▶ _Stored data_
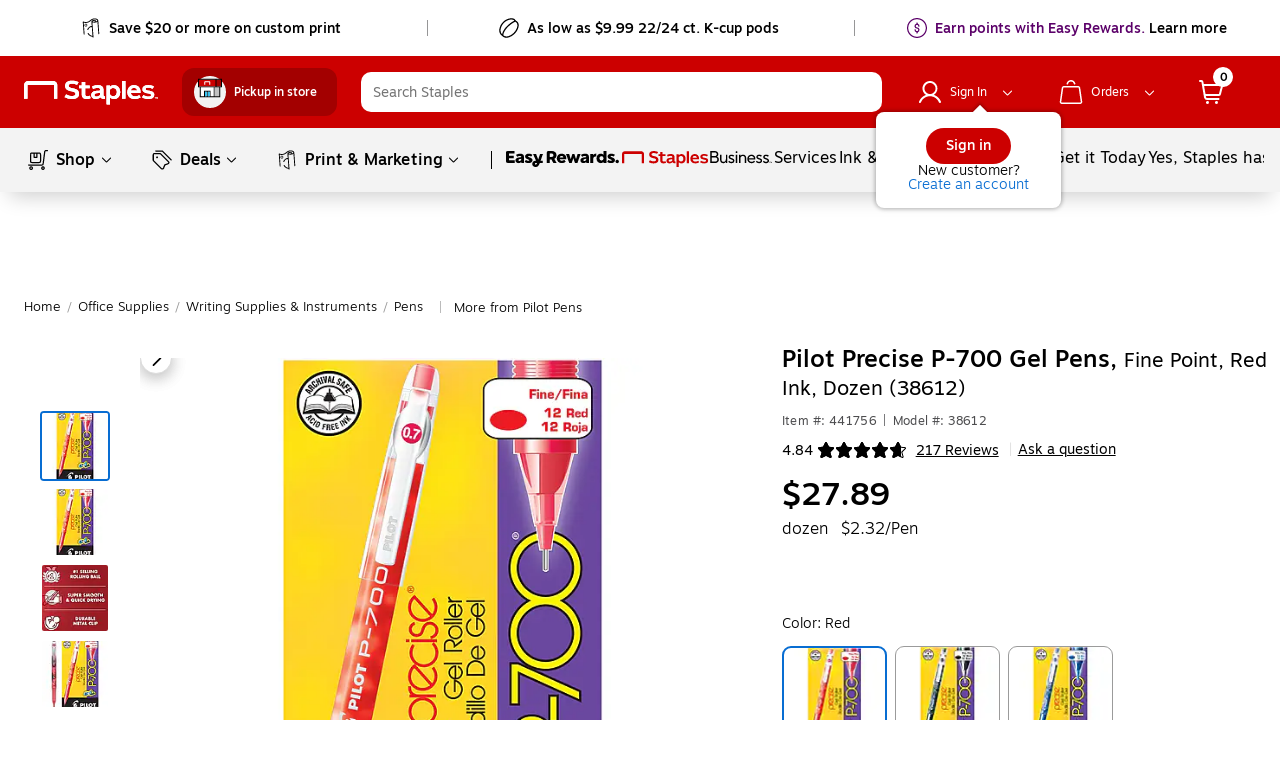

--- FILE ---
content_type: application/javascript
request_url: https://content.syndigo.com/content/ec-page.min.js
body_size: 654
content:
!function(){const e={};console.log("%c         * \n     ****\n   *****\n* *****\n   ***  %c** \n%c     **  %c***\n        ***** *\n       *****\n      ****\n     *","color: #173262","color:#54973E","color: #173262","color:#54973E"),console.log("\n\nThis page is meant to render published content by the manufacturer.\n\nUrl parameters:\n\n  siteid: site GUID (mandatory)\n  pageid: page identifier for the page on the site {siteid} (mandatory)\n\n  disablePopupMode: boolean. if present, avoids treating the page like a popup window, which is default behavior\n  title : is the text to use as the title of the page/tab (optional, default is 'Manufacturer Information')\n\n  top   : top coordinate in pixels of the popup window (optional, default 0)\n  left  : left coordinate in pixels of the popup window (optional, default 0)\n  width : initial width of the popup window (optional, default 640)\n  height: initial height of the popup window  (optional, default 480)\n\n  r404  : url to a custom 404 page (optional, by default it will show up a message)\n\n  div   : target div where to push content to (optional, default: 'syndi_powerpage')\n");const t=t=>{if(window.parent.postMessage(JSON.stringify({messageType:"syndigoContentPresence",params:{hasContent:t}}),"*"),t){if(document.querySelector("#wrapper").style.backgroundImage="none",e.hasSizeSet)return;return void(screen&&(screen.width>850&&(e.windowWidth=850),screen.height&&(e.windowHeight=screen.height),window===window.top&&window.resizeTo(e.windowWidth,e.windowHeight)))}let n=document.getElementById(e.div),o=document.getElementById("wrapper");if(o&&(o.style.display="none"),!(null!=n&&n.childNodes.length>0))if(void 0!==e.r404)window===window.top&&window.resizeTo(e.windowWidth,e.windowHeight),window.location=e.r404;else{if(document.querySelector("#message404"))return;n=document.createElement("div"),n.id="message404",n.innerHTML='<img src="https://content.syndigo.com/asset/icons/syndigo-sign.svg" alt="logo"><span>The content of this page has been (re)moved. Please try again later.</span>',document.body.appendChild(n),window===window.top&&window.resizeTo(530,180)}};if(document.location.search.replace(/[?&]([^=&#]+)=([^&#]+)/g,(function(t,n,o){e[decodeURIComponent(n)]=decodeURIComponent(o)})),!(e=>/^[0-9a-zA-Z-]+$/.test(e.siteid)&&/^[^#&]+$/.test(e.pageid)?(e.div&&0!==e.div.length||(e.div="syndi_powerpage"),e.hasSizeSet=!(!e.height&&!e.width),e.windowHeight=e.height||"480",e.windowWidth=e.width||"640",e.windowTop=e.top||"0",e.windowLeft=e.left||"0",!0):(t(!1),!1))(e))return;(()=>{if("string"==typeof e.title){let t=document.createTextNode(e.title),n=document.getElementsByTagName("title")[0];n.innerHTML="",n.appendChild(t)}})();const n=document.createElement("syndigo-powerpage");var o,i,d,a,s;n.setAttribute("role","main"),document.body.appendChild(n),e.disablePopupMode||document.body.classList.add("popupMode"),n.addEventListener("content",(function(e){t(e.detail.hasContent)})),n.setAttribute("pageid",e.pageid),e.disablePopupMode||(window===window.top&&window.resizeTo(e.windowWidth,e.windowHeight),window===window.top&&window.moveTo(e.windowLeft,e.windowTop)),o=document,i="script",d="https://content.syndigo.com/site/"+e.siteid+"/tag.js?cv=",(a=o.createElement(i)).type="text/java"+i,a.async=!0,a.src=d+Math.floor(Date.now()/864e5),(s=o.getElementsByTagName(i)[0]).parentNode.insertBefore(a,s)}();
* * *
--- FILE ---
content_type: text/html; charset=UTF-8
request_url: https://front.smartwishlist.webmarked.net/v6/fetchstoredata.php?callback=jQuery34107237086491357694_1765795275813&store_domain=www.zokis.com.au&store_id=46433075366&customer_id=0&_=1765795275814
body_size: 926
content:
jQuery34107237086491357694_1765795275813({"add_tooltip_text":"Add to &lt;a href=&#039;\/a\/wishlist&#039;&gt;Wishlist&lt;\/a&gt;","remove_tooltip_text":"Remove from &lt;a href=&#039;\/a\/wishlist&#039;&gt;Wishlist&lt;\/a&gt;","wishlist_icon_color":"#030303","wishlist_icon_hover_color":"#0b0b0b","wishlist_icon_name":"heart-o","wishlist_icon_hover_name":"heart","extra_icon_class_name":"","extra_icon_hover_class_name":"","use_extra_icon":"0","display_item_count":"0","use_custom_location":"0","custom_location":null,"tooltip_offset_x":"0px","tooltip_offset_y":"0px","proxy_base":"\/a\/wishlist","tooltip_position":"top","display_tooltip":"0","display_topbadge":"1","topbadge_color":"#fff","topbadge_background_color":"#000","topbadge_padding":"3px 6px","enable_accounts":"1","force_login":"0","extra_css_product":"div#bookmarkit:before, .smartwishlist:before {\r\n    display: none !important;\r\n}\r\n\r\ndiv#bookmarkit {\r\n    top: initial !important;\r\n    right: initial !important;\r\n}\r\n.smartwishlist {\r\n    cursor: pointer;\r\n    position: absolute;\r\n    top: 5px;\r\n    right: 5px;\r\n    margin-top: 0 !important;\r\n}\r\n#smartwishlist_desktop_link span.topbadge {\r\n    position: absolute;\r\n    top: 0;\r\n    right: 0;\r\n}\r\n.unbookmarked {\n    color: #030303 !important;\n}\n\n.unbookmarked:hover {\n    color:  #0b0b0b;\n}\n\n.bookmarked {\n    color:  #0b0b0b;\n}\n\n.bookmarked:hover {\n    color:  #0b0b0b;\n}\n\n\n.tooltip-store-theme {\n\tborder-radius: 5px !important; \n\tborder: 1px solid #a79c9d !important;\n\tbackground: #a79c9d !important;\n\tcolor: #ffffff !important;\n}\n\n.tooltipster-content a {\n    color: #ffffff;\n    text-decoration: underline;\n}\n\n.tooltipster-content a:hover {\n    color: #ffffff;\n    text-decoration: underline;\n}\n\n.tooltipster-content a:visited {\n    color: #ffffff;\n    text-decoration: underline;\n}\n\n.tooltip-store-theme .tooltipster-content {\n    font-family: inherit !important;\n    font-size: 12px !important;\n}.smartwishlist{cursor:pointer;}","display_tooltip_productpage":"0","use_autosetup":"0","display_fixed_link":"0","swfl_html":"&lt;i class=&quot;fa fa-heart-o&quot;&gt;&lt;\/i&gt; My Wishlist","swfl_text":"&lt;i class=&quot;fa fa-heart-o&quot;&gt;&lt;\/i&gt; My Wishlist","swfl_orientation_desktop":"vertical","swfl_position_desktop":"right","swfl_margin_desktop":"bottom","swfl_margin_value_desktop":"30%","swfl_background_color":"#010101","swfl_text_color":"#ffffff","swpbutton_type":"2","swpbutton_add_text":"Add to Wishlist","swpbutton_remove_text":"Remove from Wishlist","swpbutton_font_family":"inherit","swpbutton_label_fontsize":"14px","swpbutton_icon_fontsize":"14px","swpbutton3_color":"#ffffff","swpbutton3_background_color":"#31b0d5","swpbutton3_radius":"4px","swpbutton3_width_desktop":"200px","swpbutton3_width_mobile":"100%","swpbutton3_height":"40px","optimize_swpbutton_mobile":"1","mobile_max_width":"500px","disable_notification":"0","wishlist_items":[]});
==
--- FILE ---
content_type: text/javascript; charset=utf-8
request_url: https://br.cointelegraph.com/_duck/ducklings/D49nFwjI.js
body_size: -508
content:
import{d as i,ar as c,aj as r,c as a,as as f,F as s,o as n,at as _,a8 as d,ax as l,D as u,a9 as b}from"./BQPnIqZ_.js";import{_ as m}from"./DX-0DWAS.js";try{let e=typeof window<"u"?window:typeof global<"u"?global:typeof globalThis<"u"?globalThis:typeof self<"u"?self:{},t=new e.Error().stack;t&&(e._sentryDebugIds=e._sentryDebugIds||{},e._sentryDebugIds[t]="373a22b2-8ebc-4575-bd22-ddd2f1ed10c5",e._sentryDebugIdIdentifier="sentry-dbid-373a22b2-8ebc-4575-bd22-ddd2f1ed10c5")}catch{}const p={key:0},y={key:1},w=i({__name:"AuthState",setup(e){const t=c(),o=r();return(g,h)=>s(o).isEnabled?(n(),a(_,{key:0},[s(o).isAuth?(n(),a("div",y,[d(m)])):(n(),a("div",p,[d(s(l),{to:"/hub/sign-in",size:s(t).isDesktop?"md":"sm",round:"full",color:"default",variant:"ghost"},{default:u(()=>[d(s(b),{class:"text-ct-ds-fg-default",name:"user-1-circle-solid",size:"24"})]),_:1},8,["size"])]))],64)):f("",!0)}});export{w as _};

▶ _Goal of the exercise_
Report every line of the records that contains the word "charset".

▶ _Written answer_
content_type: text/html; charset=UTF-8
content_type: text/javascript; charset=utf-8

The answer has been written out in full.